Le 7 octobre dernier, 10 000 membres des Nachis (les Nôtres), mouvement de jeunes favorables à Poutine, défilaient dans les rues de Moscou pour célébrer son 55e anniversaire. Le même jour, quelques Russes rendaient hommage à Anna Politkovskaïa, journaliste assassinée un an plus tôt à Moscou.

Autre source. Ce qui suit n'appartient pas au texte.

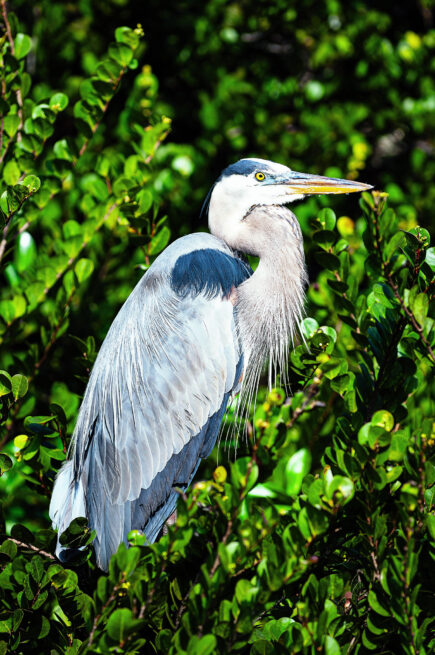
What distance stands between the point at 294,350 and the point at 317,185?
43.3 inches

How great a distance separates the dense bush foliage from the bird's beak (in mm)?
159

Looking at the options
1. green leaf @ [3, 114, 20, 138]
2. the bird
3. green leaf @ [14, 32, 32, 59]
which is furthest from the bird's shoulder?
green leaf @ [14, 32, 32, 59]

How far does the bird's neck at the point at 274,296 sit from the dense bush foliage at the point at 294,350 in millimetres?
142

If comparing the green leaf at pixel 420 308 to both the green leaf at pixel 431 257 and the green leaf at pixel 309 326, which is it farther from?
the green leaf at pixel 309 326

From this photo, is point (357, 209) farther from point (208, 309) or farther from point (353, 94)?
point (208, 309)

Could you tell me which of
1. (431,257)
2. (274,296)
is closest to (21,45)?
(274,296)

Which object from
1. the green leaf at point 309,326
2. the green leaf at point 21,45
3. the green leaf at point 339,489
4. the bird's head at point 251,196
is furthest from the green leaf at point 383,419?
the green leaf at point 21,45

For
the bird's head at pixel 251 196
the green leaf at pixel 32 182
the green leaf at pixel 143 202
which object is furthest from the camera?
the bird's head at pixel 251 196

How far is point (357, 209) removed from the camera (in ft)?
13.9

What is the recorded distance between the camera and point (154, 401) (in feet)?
8.45

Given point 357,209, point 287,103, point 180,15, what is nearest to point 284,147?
point 287,103

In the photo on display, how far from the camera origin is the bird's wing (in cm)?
254

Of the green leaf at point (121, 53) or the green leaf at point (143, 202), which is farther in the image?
the green leaf at point (121, 53)

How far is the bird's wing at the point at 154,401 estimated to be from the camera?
2.54 meters
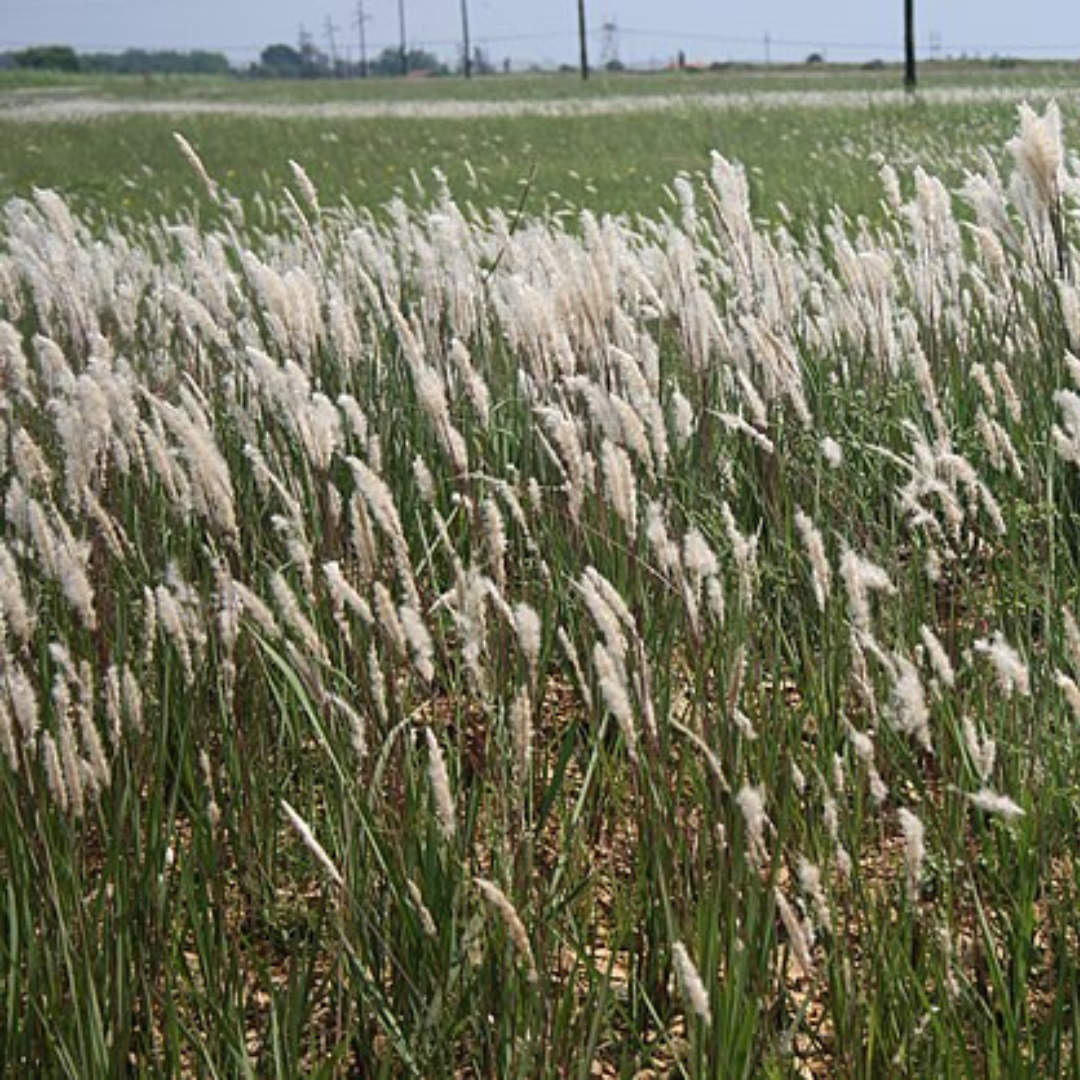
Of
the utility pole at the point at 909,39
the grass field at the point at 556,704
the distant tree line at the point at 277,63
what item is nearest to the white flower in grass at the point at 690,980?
the grass field at the point at 556,704

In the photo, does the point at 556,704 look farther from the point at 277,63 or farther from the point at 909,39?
the point at 277,63

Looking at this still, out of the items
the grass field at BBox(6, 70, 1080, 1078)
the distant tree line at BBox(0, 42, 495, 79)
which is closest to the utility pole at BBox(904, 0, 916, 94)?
the grass field at BBox(6, 70, 1080, 1078)

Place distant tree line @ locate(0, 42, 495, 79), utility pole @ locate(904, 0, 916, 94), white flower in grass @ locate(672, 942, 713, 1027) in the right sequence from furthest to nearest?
distant tree line @ locate(0, 42, 495, 79) → utility pole @ locate(904, 0, 916, 94) → white flower in grass @ locate(672, 942, 713, 1027)

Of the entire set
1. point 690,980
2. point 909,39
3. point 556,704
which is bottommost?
point 556,704

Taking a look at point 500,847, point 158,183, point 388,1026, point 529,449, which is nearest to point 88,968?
point 388,1026

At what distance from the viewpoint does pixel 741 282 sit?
3.52 m

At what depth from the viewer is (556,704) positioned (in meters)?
3.20

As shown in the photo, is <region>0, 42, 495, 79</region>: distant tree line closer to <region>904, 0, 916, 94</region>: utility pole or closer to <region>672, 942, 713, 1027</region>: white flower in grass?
<region>904, 0, 916, 94</region>: utility pole

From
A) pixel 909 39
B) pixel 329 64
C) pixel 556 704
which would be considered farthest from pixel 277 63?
pixel 556 704

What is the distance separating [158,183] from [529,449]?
12554 millimetres

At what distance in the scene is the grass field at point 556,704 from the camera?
185 cm

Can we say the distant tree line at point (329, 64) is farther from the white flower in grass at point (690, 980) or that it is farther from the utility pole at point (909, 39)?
the white flower in grass at point (690, 980)

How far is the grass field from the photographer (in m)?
1.85

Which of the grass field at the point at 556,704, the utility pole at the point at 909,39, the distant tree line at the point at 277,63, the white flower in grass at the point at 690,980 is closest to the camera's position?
the white flower in grass at the point at 690,980
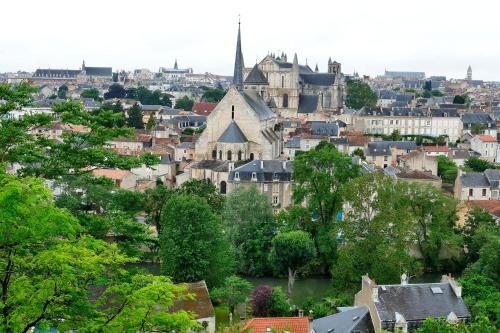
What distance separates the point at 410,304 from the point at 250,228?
12.3 meters

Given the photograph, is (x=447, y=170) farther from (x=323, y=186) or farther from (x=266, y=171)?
(x=323, y=186)

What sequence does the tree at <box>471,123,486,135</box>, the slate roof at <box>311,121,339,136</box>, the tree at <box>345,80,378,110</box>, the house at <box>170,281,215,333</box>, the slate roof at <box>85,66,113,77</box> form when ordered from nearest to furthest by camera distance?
the house at <box>170,281,215,333</box>
the slate roof at <box>311,121,339,136</box>
the tree at <box>471,123,486,135</box>
the tree at <box>345,80,378,110</box>
the slate roof at <box>85,66,113,77</box>

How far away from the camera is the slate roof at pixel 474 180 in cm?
4547

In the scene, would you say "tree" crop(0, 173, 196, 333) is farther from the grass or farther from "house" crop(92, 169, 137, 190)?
"house" crop(92, 169, 137, 190)

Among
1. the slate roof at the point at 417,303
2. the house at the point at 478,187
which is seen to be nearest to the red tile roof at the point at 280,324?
the slate roof at the point at 417,303

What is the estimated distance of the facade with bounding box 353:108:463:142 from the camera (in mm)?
76750

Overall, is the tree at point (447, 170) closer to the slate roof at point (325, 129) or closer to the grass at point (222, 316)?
the slate roof at point (325, 129)

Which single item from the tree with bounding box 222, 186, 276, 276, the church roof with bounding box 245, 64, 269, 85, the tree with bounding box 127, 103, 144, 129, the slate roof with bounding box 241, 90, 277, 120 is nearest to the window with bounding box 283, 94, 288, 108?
the church roof with bounding box 245, 64, 269, 85

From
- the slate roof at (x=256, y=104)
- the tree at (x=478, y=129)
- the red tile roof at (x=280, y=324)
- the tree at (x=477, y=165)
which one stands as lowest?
the red tile roof at (x=280, y=324)

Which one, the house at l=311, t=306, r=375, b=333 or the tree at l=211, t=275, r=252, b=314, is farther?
the tree at l=211, t=275, r=252, b=314

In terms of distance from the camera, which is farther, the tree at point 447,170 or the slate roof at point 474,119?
the slate roof at point 474,119

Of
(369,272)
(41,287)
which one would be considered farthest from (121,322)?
(369,272)

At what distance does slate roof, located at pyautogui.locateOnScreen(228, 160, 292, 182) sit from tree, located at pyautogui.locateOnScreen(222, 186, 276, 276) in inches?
351

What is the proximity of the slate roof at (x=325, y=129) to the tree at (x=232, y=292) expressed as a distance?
1657 inches
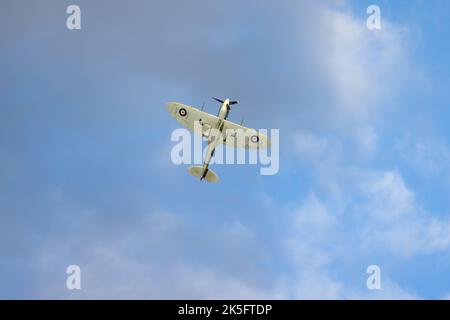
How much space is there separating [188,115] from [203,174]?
14093 millimetres

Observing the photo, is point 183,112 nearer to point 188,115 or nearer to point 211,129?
point 188,115

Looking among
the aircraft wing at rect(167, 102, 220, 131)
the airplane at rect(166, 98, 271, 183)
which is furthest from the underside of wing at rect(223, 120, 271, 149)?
the aircraft wing at rect(167, 102, 220, 131)

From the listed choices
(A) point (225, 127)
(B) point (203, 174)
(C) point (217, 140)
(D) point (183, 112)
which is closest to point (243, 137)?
(A) point (225, 127)

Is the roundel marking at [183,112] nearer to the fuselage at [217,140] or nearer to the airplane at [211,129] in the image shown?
the airplane at [211,129]

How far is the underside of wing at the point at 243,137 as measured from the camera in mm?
155500

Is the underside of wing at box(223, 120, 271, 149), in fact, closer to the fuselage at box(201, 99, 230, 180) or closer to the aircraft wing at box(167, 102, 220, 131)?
the fuselage at box(201, 99, 230, 180)

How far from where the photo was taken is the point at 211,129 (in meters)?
156

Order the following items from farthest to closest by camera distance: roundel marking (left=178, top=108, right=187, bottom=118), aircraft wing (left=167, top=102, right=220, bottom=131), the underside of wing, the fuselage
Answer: roundel marking (left=178, top=108, right=187, bottom=118) < aircraft wing (left=167, top=102, right=220, bottom=131) < the underside of wing < the fuselage

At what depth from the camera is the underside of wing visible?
155500mm
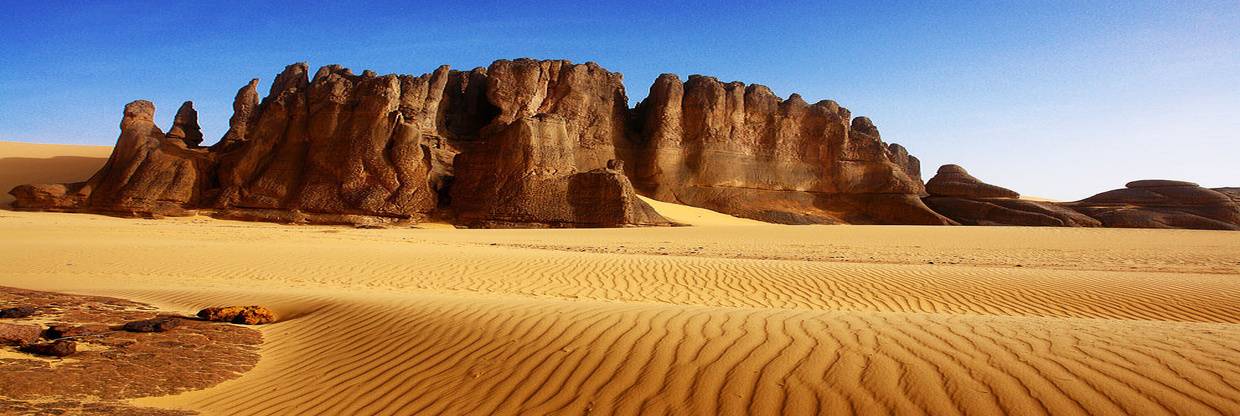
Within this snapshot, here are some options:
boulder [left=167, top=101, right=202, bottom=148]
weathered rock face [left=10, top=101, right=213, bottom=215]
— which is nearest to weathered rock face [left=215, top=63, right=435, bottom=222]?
weathered rock face [left=10, top=101, right=213, bottom=215]

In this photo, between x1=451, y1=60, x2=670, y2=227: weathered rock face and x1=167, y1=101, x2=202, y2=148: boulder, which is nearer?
x1=451, y1=60, x2=670, y2=227: weathered rock face

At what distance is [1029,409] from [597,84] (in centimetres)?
3774

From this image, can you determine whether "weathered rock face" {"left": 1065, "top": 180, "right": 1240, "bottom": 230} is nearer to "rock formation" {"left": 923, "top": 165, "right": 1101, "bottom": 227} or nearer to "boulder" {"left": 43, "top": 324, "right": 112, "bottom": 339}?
"rock formation" {"left": 923, "top": 165, "right": 1101, "bottom": 227}

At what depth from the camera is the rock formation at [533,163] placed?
2659cm

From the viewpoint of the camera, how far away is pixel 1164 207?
124ft

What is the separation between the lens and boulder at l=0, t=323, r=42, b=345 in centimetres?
460

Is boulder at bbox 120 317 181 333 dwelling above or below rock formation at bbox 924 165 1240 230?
below

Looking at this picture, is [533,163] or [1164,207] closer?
[533,163]

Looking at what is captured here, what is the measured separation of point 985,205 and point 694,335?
1576 inches

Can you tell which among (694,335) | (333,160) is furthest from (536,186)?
(694,335)

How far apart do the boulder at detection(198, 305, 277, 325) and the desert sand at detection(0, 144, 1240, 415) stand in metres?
0.19

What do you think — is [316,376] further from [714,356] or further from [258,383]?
[714,356]

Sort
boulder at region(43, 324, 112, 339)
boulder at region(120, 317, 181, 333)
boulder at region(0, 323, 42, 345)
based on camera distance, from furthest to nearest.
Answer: boulder at region(120, 317, 181, 333)
boulder at region(43, 324, 112, 339)
boulder at region(0, 323, 42, 345)

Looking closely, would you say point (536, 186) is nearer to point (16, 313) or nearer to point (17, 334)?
point (16, 313)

La campagne des élections législatives

Le 1er octobre dernier, Vladimir Poutine acceptait de figurer sur la liste électorale de Russie unie, évoquant "l'indispensable maintien de la stabilité de l'Etat et la continuité de l'action politique" pour justifier sa présence. Dans une longue intervention télévisée fin octobre, il a mis en avant les résultats socioéconomiques de la Russie sous ses deux mandats à la tête de l'Etat, et notamment la croissance du PIB qui s'élève à 7,7% (+1 point), affirmant que ce bon résultat ne repose pas seulement sur les immenses ressources naturelles russes (pétrole, gaz, etc.) mais, pour 2/3, sur d'autres secteurs comme le bâtiment, les transports, les communications, le commerce et les investissements. Il a évoqué le niveau record des réserves d'or du pays (296 milliards €). Il a rappelé que le service militaire obligatoire passerait de 18 à 12 mois en janvier prochain.
L'inflation, qui atteignait 8,5% sur les 10 1ers mois de l'année 2007, reste cependant inquiétante. Le 24 octobre, le gouvernement a passé un accord avec les producteurs et les distributeurs de l'industrie alimentaire pour geler les prix de certains produits de base qui ont considérablement augmenté (+ 50% pour le pain). Si l'inflation est très liée au fonctionnement de l'économie (problèmes de distribution et de logistique), ce genre d'accords permet aux dirigeants de donner une image d'efficacité et de réel pouvoir, la population étant très souvent convaincue que l'inflation, comme l'ensemble des problèmes économiques du pays, sont le fruit de la conspiration et de la spéculation des producteurs et des distributeurs. Vladimir Poutine a décidé d'une hausse des pensions militaires et de l'augmentation des pensions de retraite le 1er décembre prochain, soit la veille des élections législatives (la Russie compte 38,2 millions de retraités).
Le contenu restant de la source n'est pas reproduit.